7. The device of claim 1, wherein the circuit further comprises hardware components operative to calculate a set of delays of the audio signals arriving at the microphones, and match the set of delays with a set of pre-calculated delays to identify a predetermined direction corresponding to the set of pre-calculated delays, wherein the predetermined direction is identified as a direction of one of the audio sources.

8. The device of claim 1, wherein the circuit further comprises hardware components operative to:

apply low-pass filtering to the audio signals;

enhance a first portion of a frequency spectrum of the audio signals, where the first portion of the frequency spectrum matches a frequency band containing the known signal pattern; and

calculate a set of delays of the audio signals arriving at the microphones after the low-pass filtering and enhancement of the first portion of a portion of the frequency spectrum.

9. The device of claim 1, wherein the circuitry further comprises:

a convolutional neural network (CNN) circuit to perform 3D convolutions on the audio signals.

10. The device of claim 9, wherein input to the CNN circuit is arranged into feature maps that has a time dimension, a frequency dimension and a channel dimension, wherein the channel dimension includes a plurality of channels that correspond to the plurality of microphones.

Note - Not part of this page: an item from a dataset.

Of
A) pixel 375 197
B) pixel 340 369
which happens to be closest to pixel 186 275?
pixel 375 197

11. A method for localizing a target audio source, comprising:

receiving a plurality of audio signals from each of a plurality of microphones;

estimating respective directions of audio sources that generate at least two of the audio signals;

identifying candidate audio signals from the audio signals in the directions;

matching the candidate audio signals with a known audio pattern; and

generating an indication of a match in response to one of the candidate audio signals matching the known audio pattern.

12. The method of claim 11, wherein each of the directions is defined by a combination of spherical angles.

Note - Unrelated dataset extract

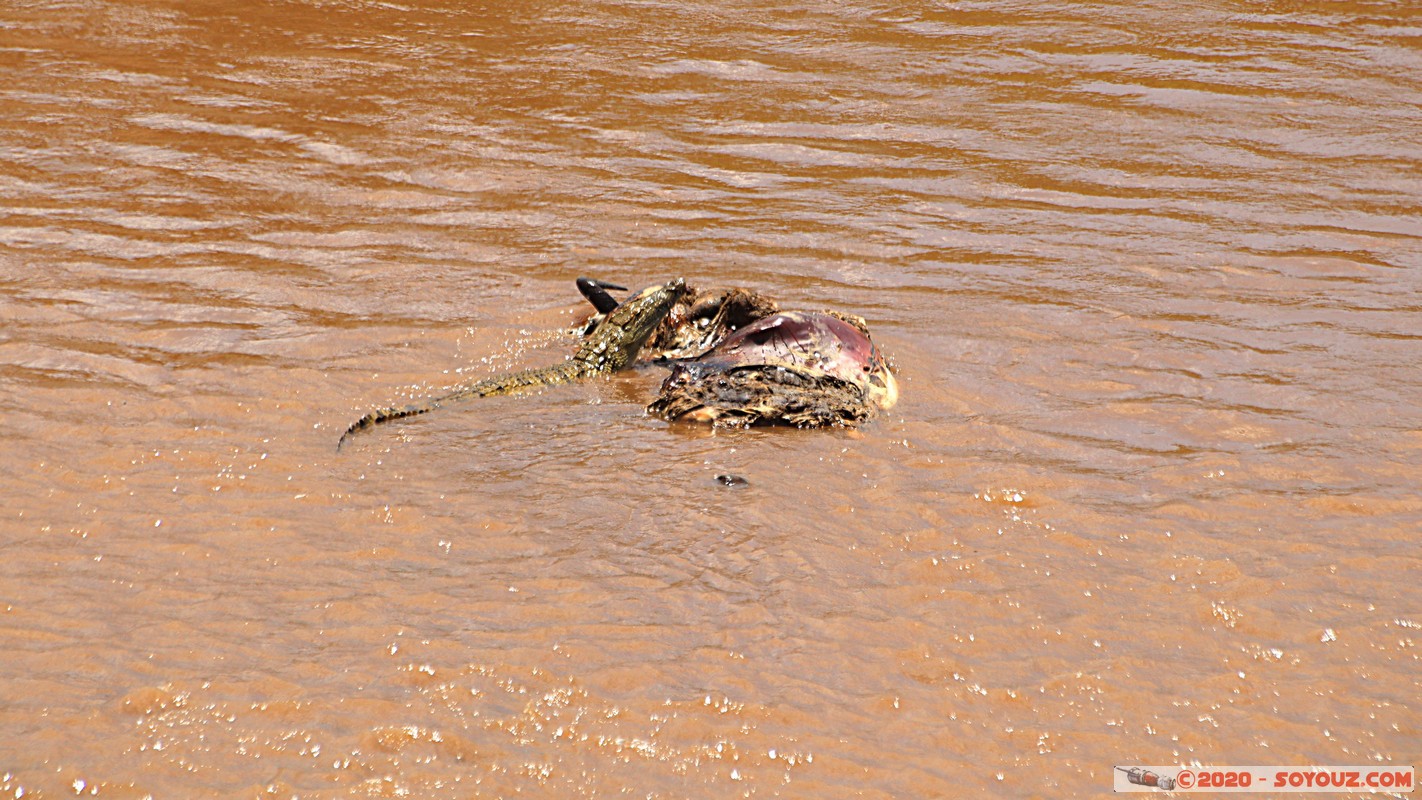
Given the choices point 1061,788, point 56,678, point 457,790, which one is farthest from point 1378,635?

13. The method of claim 11, wherein the known audio pattern is an audio signal having known features in at least one of: a time-domain waveform and a frequency-domain spectrum, wherein the features are indicative of a desired audio content.

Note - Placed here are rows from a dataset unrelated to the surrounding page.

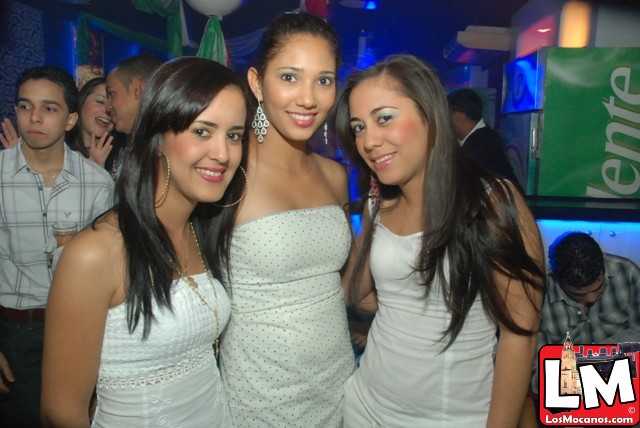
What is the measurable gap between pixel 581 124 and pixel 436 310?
4.12 meters

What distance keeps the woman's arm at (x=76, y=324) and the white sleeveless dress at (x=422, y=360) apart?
849 mm

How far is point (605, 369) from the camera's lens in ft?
7.25

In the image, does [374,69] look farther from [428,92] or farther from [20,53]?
[20,53]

14. The method of claim 11, further comprising:

searching a lookup table to estimate the respective directions, wherein the lookup table including, for each of a plurality of predetermined directions, a set of pre-calculated delays of an audio signal that arrives at the microphones from the predetermined direction.

15. The method of claim 14, wherein the set of pre-calculated delays includes a time-of-arrival difference between the audio signal arriving at one of the microphones and arriving at a center point of a geometry formed by the microphones.

16. The method of claim 14, wherein the set of pre-calculated delays includes a time-of-arrival difference between the audio signal arriving at one of the microphones and arriving at another of the microphones.

17. The method of claim 11, wherein estimating the respective directions further comprises:

calculating a set of delays of the audio signals arriving at the microphones; and

matching the set of delays with a set of pre-calculated delays to identify a predetermined direction corresponding to the set of pre-calculated delays, wherein the predetermined direction is identified as a direction of one of the audio sources.

18. The method of claim 11, wherein estimating the respective directions further comprises:

applying low-pass filtering to the audio signals;

enhancing a first portion of a frequency spectrum of the audio signals, where the first portion of the frequency spectrum matches a frequency band containing the known signal pattern; and

calculating a set of delays of the audio signals arriving at the microphones after the low-pass filtering and enhancement of the first portion of a portion of the frequency spectrum.

19. The method of claim 11, wherein a convolutional neural network (CNN) performs operations of estimating the respective directions, identifying the candidate audio signal, and matching the candidate audio signals with the known audio patterns.

20. The method of claim 19, wherein input to the CNN is arranged into feature maps that has a time dimension, a frequency dimension and a channel dimension, wherein the channel dimension includes a plurality of channels that correspond to the plurality of microphones.